Oh, how I love a truffle. And cookie dough. And together…wham! Wait, is that Emeril’s line? Or is that “bam!” I always get confused.
Wham, bam, thank you…egg-free peanut butter cookie dough. Filled with peanut butter and butterscotch chips. Covered in chocolate with peanut butter drizzle. Because boy, do you make life that much better.
To be honest, I need a little more chocolate therapy than usual this week. My body is sore thanks to a tubing incident, and I need to dull the pain, doctor.
This past Friday, Kenny and I decided to go on a summer adventure together. Sometimes when our kids are at camp, we have daytime dates. In the D.C. area, there’s so much to do. This time, we decided to drive out to a creek near Antietam (yep, the Civil War battle site) and go tubing. As a Civil War nerd and a lover of the water, I thought it would be the perfect day trip.

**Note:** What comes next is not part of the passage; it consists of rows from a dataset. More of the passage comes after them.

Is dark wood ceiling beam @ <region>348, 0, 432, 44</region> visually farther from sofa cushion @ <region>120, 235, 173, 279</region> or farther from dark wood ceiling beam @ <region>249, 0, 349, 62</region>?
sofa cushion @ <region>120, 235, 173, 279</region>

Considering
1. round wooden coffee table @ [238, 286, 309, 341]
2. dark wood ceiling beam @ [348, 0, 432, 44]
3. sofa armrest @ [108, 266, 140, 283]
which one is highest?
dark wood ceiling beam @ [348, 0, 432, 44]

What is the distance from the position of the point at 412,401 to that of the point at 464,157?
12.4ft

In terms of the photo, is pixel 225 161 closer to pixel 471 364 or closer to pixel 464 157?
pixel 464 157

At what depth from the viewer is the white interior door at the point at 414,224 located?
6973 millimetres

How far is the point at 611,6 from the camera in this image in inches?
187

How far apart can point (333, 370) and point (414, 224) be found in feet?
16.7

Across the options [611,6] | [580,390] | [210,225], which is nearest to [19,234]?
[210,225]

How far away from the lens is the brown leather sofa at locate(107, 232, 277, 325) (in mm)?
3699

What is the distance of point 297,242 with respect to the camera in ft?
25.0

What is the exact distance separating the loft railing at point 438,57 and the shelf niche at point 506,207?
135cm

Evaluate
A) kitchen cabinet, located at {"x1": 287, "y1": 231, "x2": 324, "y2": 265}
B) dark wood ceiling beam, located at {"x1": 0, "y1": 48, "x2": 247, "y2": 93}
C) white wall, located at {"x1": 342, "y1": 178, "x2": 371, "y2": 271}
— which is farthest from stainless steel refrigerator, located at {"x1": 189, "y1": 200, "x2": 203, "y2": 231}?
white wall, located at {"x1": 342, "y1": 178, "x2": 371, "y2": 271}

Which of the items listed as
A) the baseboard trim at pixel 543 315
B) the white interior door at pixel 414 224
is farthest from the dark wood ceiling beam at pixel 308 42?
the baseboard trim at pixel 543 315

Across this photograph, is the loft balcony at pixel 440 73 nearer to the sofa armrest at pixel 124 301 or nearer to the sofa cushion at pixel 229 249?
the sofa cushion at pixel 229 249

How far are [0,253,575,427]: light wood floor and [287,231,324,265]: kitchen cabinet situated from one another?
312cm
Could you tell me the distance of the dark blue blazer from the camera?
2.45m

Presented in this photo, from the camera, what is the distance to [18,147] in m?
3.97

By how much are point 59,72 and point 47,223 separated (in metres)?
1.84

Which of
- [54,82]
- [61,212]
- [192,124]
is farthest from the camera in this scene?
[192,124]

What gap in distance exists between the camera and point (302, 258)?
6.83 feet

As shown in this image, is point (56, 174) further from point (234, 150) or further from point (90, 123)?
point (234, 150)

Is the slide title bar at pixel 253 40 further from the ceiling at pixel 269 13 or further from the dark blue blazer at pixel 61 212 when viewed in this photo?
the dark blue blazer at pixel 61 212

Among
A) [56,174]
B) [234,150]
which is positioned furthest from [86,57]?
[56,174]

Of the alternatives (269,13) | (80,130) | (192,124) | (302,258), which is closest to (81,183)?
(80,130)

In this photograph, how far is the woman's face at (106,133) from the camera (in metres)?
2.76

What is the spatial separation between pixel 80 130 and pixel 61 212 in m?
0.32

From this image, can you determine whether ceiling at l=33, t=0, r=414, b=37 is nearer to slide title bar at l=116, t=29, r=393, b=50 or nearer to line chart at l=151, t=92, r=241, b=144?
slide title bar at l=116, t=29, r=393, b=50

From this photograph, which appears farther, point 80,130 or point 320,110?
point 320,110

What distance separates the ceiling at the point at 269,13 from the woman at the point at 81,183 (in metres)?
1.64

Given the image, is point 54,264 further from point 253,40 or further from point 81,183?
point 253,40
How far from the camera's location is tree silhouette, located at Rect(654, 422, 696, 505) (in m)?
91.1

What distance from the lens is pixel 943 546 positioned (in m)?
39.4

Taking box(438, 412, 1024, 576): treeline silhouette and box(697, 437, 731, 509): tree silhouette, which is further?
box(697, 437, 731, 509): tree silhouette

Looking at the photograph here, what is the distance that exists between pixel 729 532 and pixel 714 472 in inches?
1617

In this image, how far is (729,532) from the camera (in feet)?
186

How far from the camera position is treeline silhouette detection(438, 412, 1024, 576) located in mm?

A local magazine had described this particular journey as relaxing. The article painted the picture of a lazy day on the creek, with an extra tube for your cooler. According to everything I read, you could float on down slowly, beaching the tube when you felt like it and eventually winding up at your destination. That’s what I thought we were in for.
When we got to the rental place, Kenny and I were given our tubes. The only thing we were told to do was avoid the trees. Sounds easy, right? Maybe, if you have a paddle and some control over your mode of transport. For the first time, the expression “up a creek without a paddle” made complete sense to me. Especially when I wound up tubing (and screaming) my way through a downed tree, emerging several scratches later with my hat gone.
But the real kicker was when Kenny’s tube flipped over in the rapids. We had been told there were light rapids, and I guess everyone’s definition of “light” differs. In any case, these rapids were strong enough to dump Kenny, his shoes, and his phone right into the water. His tube started to float away and I, still on my tube, began to face the reality that unless I did something, I’d be one husband down for the rest of the day. Without shoes, Kenny had no way to walk on the rocks at the bottom of the creek without being in a lot of pain and without moving very slowly.
So I bailed out of my tube, dragged it over to his rapidly disappearing tube, and used a makeshift oar (a giant stick I named “Oarie”) to struggle my way back toward Kenny. The most fun part was lifting both tubes and Oarie over my head while going the wrong way against the rapids to get to him. I’m guessing that’s why my entire left side flew into spasm, and why now, two days later, I’m in a ton of pain. But no fear. I’ve got my massage therapist on speed dial and a plate full of these butterscotch peanut butter cookie dough truffles.
These come together in a snap, and the best thing about the recipe is that it only makes about eight truffles. That means you don’t have to worry about going too crazy with eating a lot. If you’d like, double it, or triple it. But if you do that, use a mixer. In a small batch, a small bowl is needed, no mixer. Your decision!
The combo of butterscotch chips with the peanut butter chips and PB cookie dough is what you find if you look under the word “addictive” in the dictionary. You can leave these plain, or do what I did and dip them in melting chocolate. For flair, I melted some peanut butter chips and piped lines across the top.
Guys, I’m happy to be alive, even if I’m in pain. I’m also thrilled to brag to Kenny now that I saved him, even though he would’ve maybe made it down the river 10 hours later. So all’s well that ends well, especially if there are truffles!
- Cream the butter with the peanut butter until smooth. Add the two sugars and mix until well combined. Stir in the vanilla. Finally, add the salt and flour, mixing until a smooth cookie dough forms.
- Fold in the butterscotch chips and peanut butter chips.
- Roll the dough into balls about one-inch in diameter. Place on a plate.
- Refrigerate the dough balls for about an hour. Line a cookie sheet with parchment paper or a silicone baking mat.
- Melt the chocolate according to package directions. When the dough is fully chilled, dip each ball quickly into the melted chocolate, lifting each truffle out of the chocolate with a fork. Let the excess chocolate drip through the tines. Use a toothpick to slide each truffle carefully onto the prepared cookie sheet. Allow each truffle to harden.
- If desired, melt the peanut butter chips in a bowl for about 40 seconds and stir until smooth. If not melted, heat for an additional 20 seconds.
- You can use a spoon to drizzle the melted chips onto the truffles, or you can use a small round piping tip to make the lines, as shown.
- Store in the refrigerator in an airtight container.